Dopo l’Abruzzo è arrivata puntuale la Sardegna e la tabella della marcia funebre che scandirebbe il percorso del M5S di qui alle Europee viene tracciata quasi sempre con scomposto tripudio, più raramente con malcelata soddisfazione, da qualsiasi osservatore, analista, commentatore politico. Le prossime tappe: l’imminente round in Basilicata il 24 marzo e a seguire l’ultimo appuntamento regionale in Piemonte, accompagnato – almeno secondo i desiderata dei Sì-Tav – da un fronte che va da Salvini alle madamine targate Pd-FI fino al mega-partito trasversale del Pil. Non ultimo, il referendum piemontese che dovrebbe affossare i 5S contestualmente al voto europeo.

Ricordare, più o meno sommessamente, come ha fatto qualche tempo fa Massimo Fini che le urne aperte continuativamente finiscono per indebolire la democrazia invece che rafforzarla o che il voto regionale e amministrativo non è esattamente paragonabile a quello politico come ha tentato di fare Luigi di Maio nella conferenza stampa alla Camera suona, nel clima odierno, quanto meno obsoleto e pericolosamente demodé anche se la regola aurea per qualsiasi analisi dei risultati elettorali era e rimane la comparazione fra dati omogenei.

E’ altrettanto evidente che i numeri usciti dalle urne in Sardegna – con il candidato del centrodestra Christian Solinas al 47%, Zedda per il centrosinistra al 33%, Desogus all’11% ed il M5S come lista che scende al 9,7 dopo aver toccato il 42,5% alle Politiche del 2018 – non consentono nemmeno di archiviare una sconfitta, pur se annunciata e prevista anche se non nelle dimensioni effettive, con la considerazione del capo politico-vicepresidente del Consiglio che “le amministrative non hanno nessun impatto sul governo e sulla vita interna del movimento”. A cui ha voluto aggiungere il corollario: il problema è solo quello del mancato o insufficiente radicamento sul territorio e della riorganizzazione interna al M5S.

Lunedì mentre ancora si stavano aggiornando i decimali dei risultati in Sardegna nel laboriosissimo spoglio, anche a causa della teoria infinita di liste civiche negli schieramenti dei candidati sindaci di centrodestra e centrosinistra che secondo una consolidata tradizione includevano otto “impresentabili”, di cui tre eletti, imputati per concussione, droga e riciclaggio, il sondaggio settimanale di SWG per La7 che registra le intenzioni di voto per le politiche attribuiva alla Lega il 33,2% con una lievissima flessione dello 0,3% rispetto alla precedente rilevazione; al M5S il 22,6% con un incremento dello 0,5% e al Pd il 18,5% con un meno 0,1%. E per quanto può valere un sondaggio indicherebbe che, come dovrebbe essere ovvio e scontato, fare di un risultato locale dove storicamente il M5S è sempre stato svantaggiato in quanto movimento non strutturato e legato a temi identitari di politica nazionale e voto di opinione, finisce per essere una forzatura con la consueta dose di faziosità.

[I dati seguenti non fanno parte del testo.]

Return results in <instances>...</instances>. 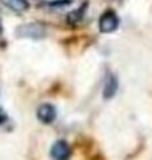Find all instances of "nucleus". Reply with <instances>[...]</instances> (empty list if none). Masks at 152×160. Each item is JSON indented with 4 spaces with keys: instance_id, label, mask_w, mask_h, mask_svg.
<instances>
[{
    "instance_id": "obj_1",
    "label": "nucleus",
    "mask_w": 152,
    "mask_h": 160,
    "mask_svg": "<svg viewBox=\"0 0 152 160\" xmlns=\"http://www.w3.org/2000/svg\"><path fill=\"white\" fill-rule=\"evenodd\" d=\"M15 33L20 39L40 40L45 38L47 31H45V27L40 23H27V24H23V26H19Z\"/></svg>"
},
{
    "instance_id": "obj_2",
    "label": "nucleus",
    "mask_w": 152,
    "mask_h": 160,
    "mask_svg": "<svg viewBox=\"0 0 152 160\" xmlns=\"http://www.w3.org/2000/svg\"><path fill=\"white\" fill-rule=\"evenodd\" d=\"M119 26V19L116 16V13L112 11H107L101 15V18L99 20V27L100 31L104 33L114 32Z\"/></svg>"
},
{
    "instance_id": "obj_3",
    "label": "nucleus",
    "mask_w": 152,
    "mask_h": 160,
    "mask_svg": "<svg viewBox=\"0 0 152 160\" xmlns=\"http://www.w3.org/2000/svg\"><path fill=\"white\" fill-rule=\"evenodd\" d=\"M71 156V148L65 140H58L51 147V158L53 160H68Z\"/></svg>"
},
{
    "instance_id": "obj_4",
    "label": "nucleus",
    "mask_w": 152,
    "mask_h": 160,
    "mask_svg": "<svg viewBox=\"0 0 152 160\" xmlns=\"http://www.w3.org/2000/svg\"><path fill=\"white\" fill-rule=\"evenodd\" d=\"M36 115H38V119L43 124H51V123L55 122L58 112H56V108H55L52 104L45 103V104H42V106L38 108Z\"/></svg>"
},
{
    "instance_id": "obj_5",
    "label": "nucleus",
    "mask_w": 152,
    "mask_h": 160,
    "mask_svg": "<svg viewBox=\"0 0 152 160\" xmlns=\"http://www.w3.org/2000/svg\"><path fill=\"white\" fill-rule=\"evenodd\" d=\"M116 89H118V80L114 76L112 73H108L107 79L104 83V91H103V96L105 99H111L115 96Z\"/></svg>"
},
{
    "instance_id": "obj_6",
    "label": "nucleus",
    "mask_w": 152,
    "mask_h": 160,
    "mask_svg": "<svg viewBox=\"0 0 152 160\" xmlns=\"http://www.w3.org/2000/svg\"><path fill=\"white\" fill-rule=\"evenodd\" d=\"M0 2L9 9L16 11V12H24L29 8L28 0H0Z\"/></svg>"
},
{
    "instance_id": "obj_7",
    "label": "nucleus",
    "mask_w": 152,
    "mask_h": 160,
    "mask_svg": "<svg viewBox=\"0 0 152 160\" xmlns=\"http://www.w3.org/2000/svg\"><path fill=\"white\" fill-rule=\"evenodd\" d=\"M84 9H85V6L80 7L78 9H75V11H72L71 13H68L67 22L69 24H72V26H76L78 23H80L82 22V19H83V16H84Z\"/></svg>"
},
{
    "instance_id": "obj_8",
    "label": "nucleus",
    "mask_w": 152,
    "mask_h": 160,
    "mask_svg": "<svg viewBox=\"0 0 152 160\" xmlns=\"http://www.w3.org/2000/svg\"><path fill=\"white\" fill-rule=\"evenodd\" d=\"M6 119H7V116H6V113H4L2 109H0V124H3L4 122H6Z\"/></svg>"
}]
</instances>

Allo stesso modo mi sembra quantomeno azzardato indicare i risultati di Abruzzo e Sardegna, dove il centrosinistra è arrivato secondo, come il segnale inequivocabile di un “rimescolamento epocale” che segna un’inversione di tendenza e una riscossa a sinistra. E comunque l’affluenza a queste primarie, rimosse e rimandate oltre ogni ragionevolezza e all’insegna dell’avversione più o meno ossessiva per il M5S e dell’ingombrante assenza del “senatore semplice” Renzi, ci farà capire molto presto quanto sia vitale e risanato il Pd dal punto di vista del suo elettorato.

Quanto al M5S è chiaro che qualche risposta sui circa 300mila elettori sardi che l’avevano votato alle Politiche e che domenica sono stati a casa o hanno preferito il centrodestra o il centrosinistra, pur tenendo conto di tutte le considerazioni sulla peculiarità del voto locale, se la deve dare e non può accontentarsi di avere eletto qualche consigliere comunale che in passato non aveva. Così come non basta ridimensionare tutto a “problema organizzativo” ma occorre, come aveva già caldamente consigliato Beppe Grillo, rimettere al primo posto i temi qualificanti del M5S come quelli ecologici e ambientali, la lotta alla corruzione che si è già in parte concretizzata con la spazza-corrotti da implementare ed il contrasto all’evasione non particolarmente evocato.

Per ora il suicidio di un M5S che avrebbe venduto l’anima al Mefistofele in felpa, che non ha nemmeno le phisique du role, pur di rimanere attaccato allo scranno governativo, a differenza di amici infinitamente più autorevoli di me, non l’ho ancora visto e mi auguro di non vederlo in tempi brevi perché non riesco ad immaginare alternative più allettanti alle condizioni date.